Passage to read:

Professor Zhang Kai from Yale University visited IHB on August 29, 2024. (Credit: IHB)

On the morning of August 29, Professor Zhang Kai from Yale University was invited to the Institute of Hydrobiology (IHB) of the Chinese Academy of Sciences, to engage in academic exchange. He delivered an innovative lecture titled "High-resolution in situ structures of mammalian respiratory supercomplexes," as part of the IHB's 2024 Innovation Lecture Series, marking the 19th session of the series.

Mitochondria, known as the powerhouses of eukaryotic cells, produce ATP, the energy molecule essential for life, through respiration. Respiratory chain complexes play a crucial role in this process. Cryo-electron microscopy (Cryo-EM), a revolutionary molecular imaging technology, has greatly advanced structural biology in the past decade. However, while Cryo-EM is widely used to study respiratory chain complexes, current in vitro imaging methods face limitations in understanding their structures and dynamic processes in their natural environment. Traditional techniques mainly focus on purified biochemical samples, requiring strict control over protein states and purity, often leading to the loss of the mitochondria's native membrane environment, which hampers further research.

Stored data
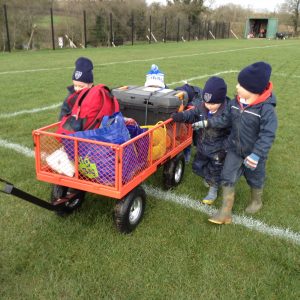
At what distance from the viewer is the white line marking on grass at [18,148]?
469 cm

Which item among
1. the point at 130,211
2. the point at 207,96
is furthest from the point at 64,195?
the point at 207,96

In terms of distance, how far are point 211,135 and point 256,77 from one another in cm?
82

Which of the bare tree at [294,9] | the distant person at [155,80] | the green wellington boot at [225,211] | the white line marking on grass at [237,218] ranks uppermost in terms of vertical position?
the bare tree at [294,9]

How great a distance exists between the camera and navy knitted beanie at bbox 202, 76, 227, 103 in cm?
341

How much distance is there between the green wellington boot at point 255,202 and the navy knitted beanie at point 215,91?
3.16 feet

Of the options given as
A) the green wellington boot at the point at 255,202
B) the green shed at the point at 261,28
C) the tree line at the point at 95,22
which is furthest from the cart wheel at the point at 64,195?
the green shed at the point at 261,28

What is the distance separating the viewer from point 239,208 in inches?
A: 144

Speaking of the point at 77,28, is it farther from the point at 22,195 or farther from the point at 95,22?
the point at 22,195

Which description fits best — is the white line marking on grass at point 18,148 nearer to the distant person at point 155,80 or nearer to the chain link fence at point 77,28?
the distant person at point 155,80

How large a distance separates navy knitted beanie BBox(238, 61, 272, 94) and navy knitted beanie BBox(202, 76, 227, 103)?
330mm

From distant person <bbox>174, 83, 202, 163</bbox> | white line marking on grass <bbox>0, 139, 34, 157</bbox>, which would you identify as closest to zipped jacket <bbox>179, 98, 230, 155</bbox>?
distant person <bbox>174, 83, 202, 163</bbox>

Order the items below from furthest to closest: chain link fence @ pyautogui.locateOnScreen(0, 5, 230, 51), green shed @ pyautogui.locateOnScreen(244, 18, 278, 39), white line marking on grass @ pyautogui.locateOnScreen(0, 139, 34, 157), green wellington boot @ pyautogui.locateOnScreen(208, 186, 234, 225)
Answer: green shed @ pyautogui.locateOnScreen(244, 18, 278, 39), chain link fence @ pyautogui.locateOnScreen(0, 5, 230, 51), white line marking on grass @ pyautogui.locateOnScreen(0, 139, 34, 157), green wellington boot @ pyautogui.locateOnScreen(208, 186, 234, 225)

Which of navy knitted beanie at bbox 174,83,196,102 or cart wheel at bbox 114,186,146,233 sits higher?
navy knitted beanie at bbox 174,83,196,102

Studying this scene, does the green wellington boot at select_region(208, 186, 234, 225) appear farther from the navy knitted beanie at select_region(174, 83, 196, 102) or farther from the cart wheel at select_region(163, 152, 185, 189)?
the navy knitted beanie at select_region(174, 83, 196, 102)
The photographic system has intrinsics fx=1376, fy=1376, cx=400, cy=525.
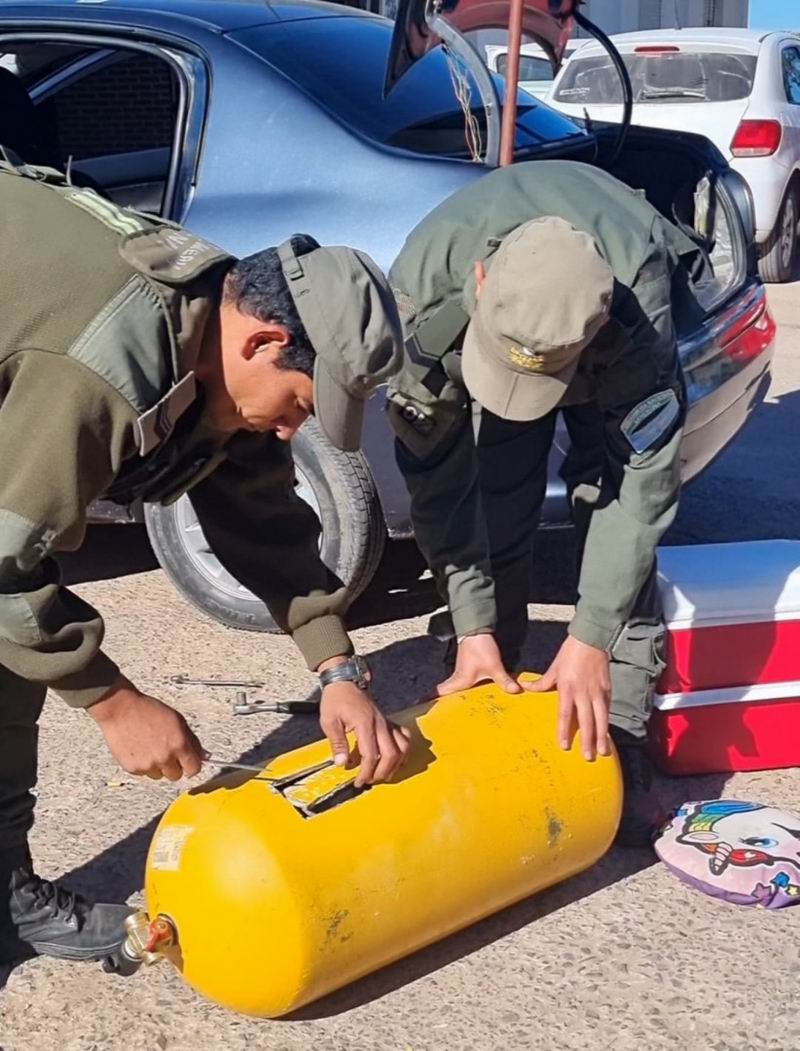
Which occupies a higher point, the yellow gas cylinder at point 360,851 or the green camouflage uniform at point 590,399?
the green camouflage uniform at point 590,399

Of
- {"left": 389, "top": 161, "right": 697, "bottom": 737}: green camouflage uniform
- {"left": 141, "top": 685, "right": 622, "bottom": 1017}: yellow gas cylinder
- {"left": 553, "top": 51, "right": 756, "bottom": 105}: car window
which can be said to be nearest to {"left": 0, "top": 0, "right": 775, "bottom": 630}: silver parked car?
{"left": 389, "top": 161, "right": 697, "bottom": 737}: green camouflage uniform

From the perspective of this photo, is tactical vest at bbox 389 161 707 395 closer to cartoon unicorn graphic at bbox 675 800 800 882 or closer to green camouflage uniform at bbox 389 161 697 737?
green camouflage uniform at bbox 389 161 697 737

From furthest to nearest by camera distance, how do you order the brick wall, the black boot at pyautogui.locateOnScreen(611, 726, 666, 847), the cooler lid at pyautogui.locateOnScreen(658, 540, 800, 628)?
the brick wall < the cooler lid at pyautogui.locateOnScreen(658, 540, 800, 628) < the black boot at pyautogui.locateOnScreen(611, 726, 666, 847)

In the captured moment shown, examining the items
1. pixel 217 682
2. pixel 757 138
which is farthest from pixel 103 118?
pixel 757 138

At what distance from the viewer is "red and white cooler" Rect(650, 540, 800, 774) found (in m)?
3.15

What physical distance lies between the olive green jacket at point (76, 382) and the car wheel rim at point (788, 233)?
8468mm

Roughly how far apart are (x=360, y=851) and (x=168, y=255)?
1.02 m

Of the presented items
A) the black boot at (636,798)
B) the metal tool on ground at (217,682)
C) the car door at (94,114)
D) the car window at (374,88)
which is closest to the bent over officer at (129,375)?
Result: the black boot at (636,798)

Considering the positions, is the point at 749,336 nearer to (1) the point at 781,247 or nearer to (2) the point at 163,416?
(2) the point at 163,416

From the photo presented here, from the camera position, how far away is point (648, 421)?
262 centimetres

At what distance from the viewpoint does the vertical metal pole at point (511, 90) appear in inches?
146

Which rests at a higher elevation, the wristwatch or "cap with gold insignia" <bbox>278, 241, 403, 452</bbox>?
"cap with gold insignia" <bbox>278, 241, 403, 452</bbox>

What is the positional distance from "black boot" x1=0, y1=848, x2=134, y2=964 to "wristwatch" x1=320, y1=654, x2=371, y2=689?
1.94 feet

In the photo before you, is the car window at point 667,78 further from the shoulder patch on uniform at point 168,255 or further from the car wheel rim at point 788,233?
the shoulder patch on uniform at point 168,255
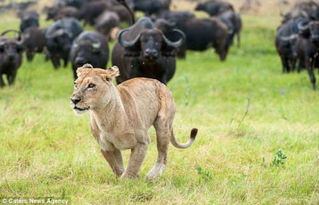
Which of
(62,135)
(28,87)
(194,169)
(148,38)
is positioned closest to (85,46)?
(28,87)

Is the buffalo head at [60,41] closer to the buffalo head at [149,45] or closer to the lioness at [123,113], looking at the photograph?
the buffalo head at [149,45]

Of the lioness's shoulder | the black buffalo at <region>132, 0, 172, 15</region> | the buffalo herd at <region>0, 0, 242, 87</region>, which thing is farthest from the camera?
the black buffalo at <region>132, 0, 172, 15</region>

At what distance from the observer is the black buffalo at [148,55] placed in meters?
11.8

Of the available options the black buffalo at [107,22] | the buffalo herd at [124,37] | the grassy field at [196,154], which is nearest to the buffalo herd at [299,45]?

Brief 1: Which part of the article on Zhang Kai's IHB visit starts with the words containing "Mitochondria, known as" and ends with "hampers further research."? Extract that part word for word.
Brief 2: Can you extend the article on Zhang Kai's IHB visit past its final sentence?

Answer space 1:
Mitochondria, known as the powerhouses of eukaryotic cells, produce ATP, the energy molecule essential for life, through respiration. Respiratory chain complexes play a crucial role in this process. Cryo-electron microscopy (Cryo-EM), a revolutionary molecular imaging technology, has greatly advanced structural biology in the past decade. However, while Cryo-EM is widely used to study respiratory chain complexes, current in vitro imaging methods face limitations in understanding their structures and dynamic processes in their natural environment. Traditional techniques mainly focus on purified biochemical samples, requiring strict control over protein states and purity, often leading to the loss of the mitochondria's native membrane environment, which hampers further research.

Answer space 2:
Professor Zhang’s team has overcome these constraints by advancing beyond the traditional Cryo-EM approach, eliminating the need for "protein purification." They achieved ultra-high-resolution imaging of mitochondria from heart tissue at the organelle level, without compromising the native environment. This breakthrough provides new insights into studying the in situ and dynamic structures of complex biological systems, opening up novel directions for structural biology.

Professor Zhang Kai earned his Bachelor's degree in Biotechnology from Harbin Institute of Technology in 2008 and his PhD in Biophysics from the Institute of Biophysics, Chinese Academy of Sciences, in 2013. From 2014 to 2018, he conducted postdoctoral research at the MRC Laboratory of Molecular Biology in Cambridge. In 2019, he established his own lab in the Department of Molecular Biophysics and Biochemistry (MB&B) at Yale University. To date, he has published over 50 papers in leading journals such as Nature, Science, Cell, PNAS, Nature Structural & Molecular Biology, and Nature Communications. His current research focuses on understanding the mechanisms of cellular dynamics, movement, and energy production and distribution.